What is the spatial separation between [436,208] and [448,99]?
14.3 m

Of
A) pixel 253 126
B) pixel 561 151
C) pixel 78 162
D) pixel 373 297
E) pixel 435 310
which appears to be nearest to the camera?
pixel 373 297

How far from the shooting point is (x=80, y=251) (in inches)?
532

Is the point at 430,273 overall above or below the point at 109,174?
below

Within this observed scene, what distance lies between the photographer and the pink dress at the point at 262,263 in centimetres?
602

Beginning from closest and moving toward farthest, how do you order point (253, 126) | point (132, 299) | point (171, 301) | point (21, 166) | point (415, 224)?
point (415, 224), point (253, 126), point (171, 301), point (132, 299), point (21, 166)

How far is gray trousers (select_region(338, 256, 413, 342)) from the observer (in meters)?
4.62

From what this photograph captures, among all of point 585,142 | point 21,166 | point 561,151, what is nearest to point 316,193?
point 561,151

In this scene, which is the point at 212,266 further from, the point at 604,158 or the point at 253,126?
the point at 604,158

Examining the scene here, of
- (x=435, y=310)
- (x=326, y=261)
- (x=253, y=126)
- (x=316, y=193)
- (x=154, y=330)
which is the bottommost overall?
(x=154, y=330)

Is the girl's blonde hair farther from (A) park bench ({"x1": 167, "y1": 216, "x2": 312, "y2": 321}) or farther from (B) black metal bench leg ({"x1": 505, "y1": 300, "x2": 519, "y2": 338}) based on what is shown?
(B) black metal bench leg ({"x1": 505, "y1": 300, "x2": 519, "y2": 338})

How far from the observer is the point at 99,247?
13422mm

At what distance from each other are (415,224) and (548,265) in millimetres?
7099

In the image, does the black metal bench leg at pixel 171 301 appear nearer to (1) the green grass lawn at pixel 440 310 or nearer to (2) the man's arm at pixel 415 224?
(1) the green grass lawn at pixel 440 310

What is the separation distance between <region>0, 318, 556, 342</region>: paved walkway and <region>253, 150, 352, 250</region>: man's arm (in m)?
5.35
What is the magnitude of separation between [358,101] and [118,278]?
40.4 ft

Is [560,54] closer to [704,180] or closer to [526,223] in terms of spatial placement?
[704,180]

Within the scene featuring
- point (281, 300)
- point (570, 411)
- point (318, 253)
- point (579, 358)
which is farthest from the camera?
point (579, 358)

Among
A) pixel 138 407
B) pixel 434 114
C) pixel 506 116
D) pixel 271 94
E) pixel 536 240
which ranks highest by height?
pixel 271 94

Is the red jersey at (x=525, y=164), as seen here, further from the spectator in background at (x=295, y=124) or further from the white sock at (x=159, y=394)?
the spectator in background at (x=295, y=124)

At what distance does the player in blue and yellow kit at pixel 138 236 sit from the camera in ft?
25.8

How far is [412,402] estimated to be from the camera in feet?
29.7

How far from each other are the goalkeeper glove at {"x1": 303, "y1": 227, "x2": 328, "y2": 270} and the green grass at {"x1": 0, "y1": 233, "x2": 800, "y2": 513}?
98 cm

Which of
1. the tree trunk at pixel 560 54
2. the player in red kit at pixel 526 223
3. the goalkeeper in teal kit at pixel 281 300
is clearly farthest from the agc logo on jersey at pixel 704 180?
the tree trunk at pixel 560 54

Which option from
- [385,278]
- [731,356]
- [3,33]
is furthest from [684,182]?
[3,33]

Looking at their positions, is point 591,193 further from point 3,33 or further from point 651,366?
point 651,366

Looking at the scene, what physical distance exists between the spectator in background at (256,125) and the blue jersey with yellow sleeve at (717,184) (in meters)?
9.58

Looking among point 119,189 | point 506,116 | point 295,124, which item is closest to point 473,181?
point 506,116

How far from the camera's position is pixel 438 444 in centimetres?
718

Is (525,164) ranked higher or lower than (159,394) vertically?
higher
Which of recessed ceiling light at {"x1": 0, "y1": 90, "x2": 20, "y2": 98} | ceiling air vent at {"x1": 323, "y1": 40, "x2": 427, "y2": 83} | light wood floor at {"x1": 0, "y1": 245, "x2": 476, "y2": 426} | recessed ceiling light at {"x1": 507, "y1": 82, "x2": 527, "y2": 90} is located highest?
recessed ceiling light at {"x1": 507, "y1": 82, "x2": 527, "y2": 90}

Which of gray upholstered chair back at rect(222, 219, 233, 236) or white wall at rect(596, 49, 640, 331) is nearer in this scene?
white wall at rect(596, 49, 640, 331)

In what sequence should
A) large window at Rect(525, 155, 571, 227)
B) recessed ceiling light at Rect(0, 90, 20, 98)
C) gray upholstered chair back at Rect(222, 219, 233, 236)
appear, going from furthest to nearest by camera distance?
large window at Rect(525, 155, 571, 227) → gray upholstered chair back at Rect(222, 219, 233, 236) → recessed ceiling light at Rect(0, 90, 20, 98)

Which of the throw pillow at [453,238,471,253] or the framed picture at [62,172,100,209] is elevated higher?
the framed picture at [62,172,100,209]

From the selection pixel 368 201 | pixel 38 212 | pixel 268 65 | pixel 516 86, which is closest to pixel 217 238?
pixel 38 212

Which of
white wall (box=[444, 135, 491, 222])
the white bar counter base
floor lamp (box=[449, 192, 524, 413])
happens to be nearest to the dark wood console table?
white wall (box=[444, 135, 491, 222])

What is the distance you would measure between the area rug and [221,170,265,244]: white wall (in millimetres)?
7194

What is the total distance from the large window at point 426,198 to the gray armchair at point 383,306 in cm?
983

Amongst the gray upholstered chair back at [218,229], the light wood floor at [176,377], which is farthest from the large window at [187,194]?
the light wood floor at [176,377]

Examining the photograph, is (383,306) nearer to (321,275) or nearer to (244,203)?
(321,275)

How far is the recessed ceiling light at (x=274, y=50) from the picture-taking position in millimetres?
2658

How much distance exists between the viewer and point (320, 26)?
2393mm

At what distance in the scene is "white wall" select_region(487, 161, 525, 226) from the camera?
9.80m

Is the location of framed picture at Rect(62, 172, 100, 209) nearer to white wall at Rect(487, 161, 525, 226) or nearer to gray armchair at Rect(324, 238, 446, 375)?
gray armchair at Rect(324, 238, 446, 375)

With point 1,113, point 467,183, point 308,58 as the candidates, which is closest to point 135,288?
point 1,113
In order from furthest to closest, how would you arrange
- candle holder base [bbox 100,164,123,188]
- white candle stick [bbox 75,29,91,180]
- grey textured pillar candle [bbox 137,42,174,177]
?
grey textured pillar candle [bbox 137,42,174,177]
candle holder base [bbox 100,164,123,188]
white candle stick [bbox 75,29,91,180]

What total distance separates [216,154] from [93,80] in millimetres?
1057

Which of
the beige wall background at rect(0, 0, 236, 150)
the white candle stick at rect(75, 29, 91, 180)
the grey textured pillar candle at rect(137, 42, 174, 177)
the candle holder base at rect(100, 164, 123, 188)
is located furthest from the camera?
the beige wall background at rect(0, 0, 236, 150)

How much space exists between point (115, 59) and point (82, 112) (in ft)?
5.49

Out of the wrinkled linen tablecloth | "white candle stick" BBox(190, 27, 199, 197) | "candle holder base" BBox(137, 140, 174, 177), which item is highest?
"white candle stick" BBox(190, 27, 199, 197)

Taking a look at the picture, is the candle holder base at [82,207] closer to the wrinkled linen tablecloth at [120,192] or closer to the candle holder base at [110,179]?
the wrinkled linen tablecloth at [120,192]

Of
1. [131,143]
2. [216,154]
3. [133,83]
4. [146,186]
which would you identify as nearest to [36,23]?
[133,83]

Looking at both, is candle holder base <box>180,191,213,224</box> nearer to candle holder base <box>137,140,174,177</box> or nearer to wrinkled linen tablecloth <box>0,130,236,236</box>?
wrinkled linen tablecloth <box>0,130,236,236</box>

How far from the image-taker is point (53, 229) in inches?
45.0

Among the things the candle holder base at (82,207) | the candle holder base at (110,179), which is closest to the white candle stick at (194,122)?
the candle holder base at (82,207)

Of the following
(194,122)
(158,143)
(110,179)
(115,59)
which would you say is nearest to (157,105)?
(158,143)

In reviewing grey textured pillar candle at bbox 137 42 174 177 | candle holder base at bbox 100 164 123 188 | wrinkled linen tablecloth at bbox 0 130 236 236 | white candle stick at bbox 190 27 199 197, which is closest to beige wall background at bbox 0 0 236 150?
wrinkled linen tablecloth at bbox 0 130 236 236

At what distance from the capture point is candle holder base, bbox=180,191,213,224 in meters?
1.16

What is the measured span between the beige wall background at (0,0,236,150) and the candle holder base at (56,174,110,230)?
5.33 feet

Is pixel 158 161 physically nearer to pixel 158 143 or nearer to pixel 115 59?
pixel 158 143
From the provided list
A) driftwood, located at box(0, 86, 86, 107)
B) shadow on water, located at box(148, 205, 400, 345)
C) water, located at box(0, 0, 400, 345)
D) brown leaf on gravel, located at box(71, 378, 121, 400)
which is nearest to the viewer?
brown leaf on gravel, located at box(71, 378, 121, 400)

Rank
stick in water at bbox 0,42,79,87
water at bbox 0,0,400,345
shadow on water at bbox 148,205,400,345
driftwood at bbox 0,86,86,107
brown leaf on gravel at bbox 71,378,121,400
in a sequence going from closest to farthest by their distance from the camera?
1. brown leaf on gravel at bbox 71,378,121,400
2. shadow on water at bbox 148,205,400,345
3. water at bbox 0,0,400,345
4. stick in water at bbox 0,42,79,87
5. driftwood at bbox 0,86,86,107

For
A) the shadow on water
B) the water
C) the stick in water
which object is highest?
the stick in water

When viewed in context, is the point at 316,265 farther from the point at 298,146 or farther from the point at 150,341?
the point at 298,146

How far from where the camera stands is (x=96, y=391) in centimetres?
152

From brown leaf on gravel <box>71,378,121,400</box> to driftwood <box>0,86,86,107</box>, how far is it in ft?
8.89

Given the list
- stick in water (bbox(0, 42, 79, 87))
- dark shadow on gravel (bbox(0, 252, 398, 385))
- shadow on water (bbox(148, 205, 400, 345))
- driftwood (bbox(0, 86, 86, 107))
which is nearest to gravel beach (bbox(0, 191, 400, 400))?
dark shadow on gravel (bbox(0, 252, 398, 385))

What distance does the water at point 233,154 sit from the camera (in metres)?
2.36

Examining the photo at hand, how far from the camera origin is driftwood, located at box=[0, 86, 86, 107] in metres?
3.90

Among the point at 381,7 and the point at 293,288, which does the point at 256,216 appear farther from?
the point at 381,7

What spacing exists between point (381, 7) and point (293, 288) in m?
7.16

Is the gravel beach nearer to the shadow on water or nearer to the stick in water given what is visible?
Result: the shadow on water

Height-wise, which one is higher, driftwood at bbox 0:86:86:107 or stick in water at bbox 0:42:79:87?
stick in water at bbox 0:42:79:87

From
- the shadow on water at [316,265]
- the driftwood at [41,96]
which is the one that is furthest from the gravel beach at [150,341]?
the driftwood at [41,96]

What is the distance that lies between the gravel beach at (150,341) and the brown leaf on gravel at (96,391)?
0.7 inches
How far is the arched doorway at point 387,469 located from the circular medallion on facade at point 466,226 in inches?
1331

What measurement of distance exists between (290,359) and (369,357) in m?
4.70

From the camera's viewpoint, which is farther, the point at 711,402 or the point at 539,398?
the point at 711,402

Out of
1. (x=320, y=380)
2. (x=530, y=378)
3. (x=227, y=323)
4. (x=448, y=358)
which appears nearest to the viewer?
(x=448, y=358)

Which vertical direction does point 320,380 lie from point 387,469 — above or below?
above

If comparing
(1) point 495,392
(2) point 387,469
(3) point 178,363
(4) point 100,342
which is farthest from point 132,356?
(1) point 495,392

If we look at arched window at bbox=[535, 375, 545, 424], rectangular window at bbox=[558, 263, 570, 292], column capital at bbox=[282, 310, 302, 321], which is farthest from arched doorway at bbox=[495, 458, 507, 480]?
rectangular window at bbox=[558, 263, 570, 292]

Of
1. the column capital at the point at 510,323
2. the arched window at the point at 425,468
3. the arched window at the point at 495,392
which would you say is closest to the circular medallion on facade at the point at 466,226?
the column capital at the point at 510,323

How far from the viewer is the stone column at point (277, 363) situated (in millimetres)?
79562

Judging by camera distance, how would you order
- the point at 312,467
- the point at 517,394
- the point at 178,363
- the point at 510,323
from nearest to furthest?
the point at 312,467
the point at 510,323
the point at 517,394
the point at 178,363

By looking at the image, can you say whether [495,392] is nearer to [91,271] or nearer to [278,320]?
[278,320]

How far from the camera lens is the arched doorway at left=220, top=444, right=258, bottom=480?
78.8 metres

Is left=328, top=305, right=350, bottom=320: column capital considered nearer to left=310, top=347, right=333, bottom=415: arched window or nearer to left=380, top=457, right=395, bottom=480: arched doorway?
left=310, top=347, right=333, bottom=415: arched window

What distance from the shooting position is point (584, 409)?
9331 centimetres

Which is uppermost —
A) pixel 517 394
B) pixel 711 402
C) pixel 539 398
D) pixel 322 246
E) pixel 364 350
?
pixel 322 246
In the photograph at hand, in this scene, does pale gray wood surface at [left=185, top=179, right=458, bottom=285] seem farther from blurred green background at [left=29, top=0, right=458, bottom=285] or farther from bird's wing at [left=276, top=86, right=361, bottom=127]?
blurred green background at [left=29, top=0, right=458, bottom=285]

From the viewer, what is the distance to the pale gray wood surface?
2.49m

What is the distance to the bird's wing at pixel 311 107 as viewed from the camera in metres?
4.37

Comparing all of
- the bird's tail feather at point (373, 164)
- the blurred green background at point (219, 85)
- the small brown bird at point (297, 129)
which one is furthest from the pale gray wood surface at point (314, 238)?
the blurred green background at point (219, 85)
__________________________________________________
Task to carry out - Exactly as written, give again every line from the one containing "How far from the viewer" through the last line of the material above, and no other lines.

Answer to this task -
How far from the viewer is the stone column at point (277, 363) situated (in millimetres)?
79562

Judging by camera distance, how would you order
- the point at 312,467
- the point at 517,394
- the point at 178,363
- the point at 510,323
from nearest to furthest?
the point at 312,467
the point at 510,323
the point at 517,394
the point at 178,363

By looking at the image, can you say whether [495,392] is nearer to [91,271] or nearer to [278,320]?
[278,320]

How far from the camera lens is the arched doorway at left=220, top=444, right=258, bottom=480?
78.8 metres

Is left=328, top=305, right=350, bottom=320: column capital considered nearer to left=310, top=347, right=333, bottom=415: arched window or nearer to left=380, top=457, right=395, bottom=480: arched doorway?
left=310, top=347, right=333, bottom=415: arched window

What distance from the shooting position is point (584, 409)?
9331 centimetres

Which is uppermost —
A) pixel 517 394
B) pixel 711 402
C) pixel 539 398
D) pixel 322 246
E) pixel 364 350
?
pixel 322 246
In the photograph at hand, in this scene, does pale gray wood surface at [left=185, top=179, right=458, bottom=285] seem farther from blurred green background at [left=29, top=0, right=458, bottom=285] or farther from bird's wing at [left=276, top=86, right=361, bottom=127]?
blurred green background at [left=29, top=0, right=458, bottom=285]

From the viewer, what is the distance to the pale gray wood surface?
2.49m

What is the distance to the bird's wing at pixel 311 107 as viewed from the camera in metres?
4.37

Comparing all of
- the bird's tail feather at point (373, 164)
- the blurred green background at point (219, 85)
- the small brown bird at point (297, 129)
which one is furthest from the pale gray wood surface at point (314, 238)?
the blurred green background at point (219, 85)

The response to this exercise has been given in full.